REQUIREMENT: In the text about Sunny Gilbert, which win led her to race Elite full time?

TEXT SHOWN:

During her first several years racing at Nationals, Gilbert doubled up in her age group and the Women’s Elite race on Sunday. After winning the Women’s 35-39 National Championship in Boulder in 2014, she decided to go Elite full time. Winning a Masters National Championship would be a career-crowning achievement for most cyclocross racers in the U.S. For Gilbert, it was just the beginning.

“I never would have thought starting out that I would take it this far,” she admitted. “I wanted to win a UCI race, I’ve won five. I wanted to finish top ten at U.S. Nationals, I’ve done this two times in three years. I wanted to race in Belgium. Done and headed back in 2017.” She continued, “I do daydream about landing on another podium in a C1 or making the USA team selection for Worlds. My goals tend to be experiential. Racing in new venues, experiencing more challenging courses and improving skills.”

Sunny Gilbert has accomplished a lot, including a Masters national championship. 2014 U.S. Cyclocross National Championships, Boulder. © M. Lasala / Cyclccross Magazine

If Gilbert is maybe a bit surprised by her success, Van Dessel’s Bull is not.

“Sunny is having a great season, but it’s not at all surprising,” he said. “If you look at her progression over the last five years it’s a very consistent rise to where we see her today. Sunny’s goal for this year was to be firmly in the top 50 UCI rankings so she could have automatic entry into the World Cups and go to Europe. And that’s exactly what she’s doing.  We’re right on track.”

SUPPLIED RECORDS:
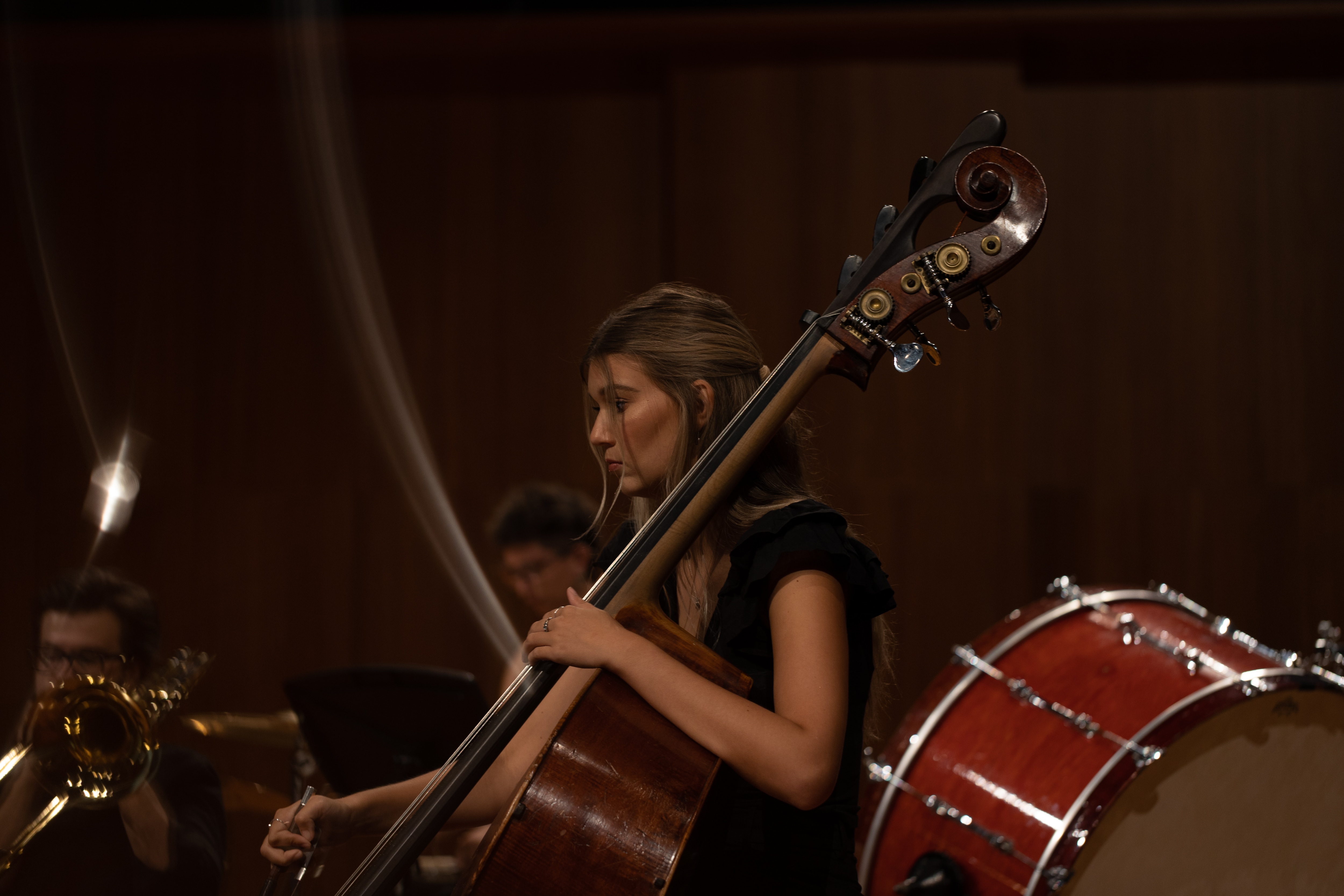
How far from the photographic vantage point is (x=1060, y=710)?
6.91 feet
* * *
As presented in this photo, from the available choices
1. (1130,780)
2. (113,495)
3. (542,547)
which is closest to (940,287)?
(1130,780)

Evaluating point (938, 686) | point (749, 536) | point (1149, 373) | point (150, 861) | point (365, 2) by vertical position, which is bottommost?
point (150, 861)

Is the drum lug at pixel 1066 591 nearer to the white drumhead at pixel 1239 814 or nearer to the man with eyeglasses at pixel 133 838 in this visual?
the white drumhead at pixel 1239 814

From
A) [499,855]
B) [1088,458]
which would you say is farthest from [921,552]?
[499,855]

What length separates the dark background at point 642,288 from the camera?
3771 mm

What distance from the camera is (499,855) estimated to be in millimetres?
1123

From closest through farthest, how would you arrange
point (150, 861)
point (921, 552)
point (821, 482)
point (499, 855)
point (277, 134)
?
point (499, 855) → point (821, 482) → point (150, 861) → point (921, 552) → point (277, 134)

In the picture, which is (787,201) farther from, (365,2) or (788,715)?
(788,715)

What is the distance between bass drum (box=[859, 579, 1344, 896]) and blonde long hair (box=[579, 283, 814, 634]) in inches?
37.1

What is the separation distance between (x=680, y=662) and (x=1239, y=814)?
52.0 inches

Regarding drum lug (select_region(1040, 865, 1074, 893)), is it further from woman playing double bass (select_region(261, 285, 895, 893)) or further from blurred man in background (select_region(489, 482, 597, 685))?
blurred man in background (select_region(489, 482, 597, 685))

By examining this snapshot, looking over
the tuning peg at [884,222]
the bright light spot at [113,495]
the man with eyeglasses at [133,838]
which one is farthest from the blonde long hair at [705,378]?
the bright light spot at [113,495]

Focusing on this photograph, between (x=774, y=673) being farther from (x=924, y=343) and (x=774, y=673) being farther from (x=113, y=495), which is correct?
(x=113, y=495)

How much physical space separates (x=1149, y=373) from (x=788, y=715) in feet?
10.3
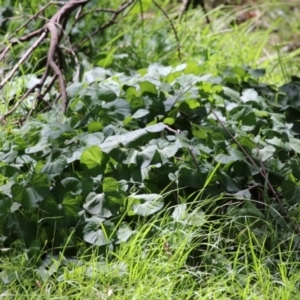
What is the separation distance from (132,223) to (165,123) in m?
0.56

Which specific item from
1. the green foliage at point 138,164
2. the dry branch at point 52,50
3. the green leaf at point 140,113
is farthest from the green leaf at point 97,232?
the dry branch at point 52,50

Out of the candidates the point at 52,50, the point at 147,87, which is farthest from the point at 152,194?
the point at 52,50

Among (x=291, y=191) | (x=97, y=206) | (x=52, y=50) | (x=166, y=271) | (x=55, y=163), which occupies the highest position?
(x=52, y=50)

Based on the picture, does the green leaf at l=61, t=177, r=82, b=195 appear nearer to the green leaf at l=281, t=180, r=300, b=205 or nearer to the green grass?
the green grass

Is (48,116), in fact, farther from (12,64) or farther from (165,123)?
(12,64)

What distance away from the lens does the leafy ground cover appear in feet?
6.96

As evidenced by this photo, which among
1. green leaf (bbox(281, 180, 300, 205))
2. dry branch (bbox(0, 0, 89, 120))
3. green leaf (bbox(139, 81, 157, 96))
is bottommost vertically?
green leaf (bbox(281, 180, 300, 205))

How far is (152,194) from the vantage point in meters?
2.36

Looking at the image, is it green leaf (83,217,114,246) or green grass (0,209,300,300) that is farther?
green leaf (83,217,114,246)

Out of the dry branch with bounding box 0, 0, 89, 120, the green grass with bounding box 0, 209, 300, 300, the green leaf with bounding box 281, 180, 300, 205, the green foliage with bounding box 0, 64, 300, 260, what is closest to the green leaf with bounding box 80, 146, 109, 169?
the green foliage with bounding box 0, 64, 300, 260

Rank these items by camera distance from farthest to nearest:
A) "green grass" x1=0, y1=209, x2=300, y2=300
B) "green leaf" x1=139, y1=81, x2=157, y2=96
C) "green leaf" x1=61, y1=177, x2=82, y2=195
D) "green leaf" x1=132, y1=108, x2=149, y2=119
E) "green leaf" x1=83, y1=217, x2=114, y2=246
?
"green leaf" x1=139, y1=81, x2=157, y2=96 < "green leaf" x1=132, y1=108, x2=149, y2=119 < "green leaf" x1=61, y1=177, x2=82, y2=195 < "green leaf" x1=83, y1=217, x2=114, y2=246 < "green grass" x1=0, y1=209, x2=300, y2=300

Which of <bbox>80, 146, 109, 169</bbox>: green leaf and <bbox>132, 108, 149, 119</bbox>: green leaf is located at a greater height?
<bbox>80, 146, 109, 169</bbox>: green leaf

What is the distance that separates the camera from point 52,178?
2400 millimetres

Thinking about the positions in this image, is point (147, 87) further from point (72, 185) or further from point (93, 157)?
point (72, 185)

ANSWER FOR THE TASK: Winning the Women's 35-39 National Championship in Boulder in 2014.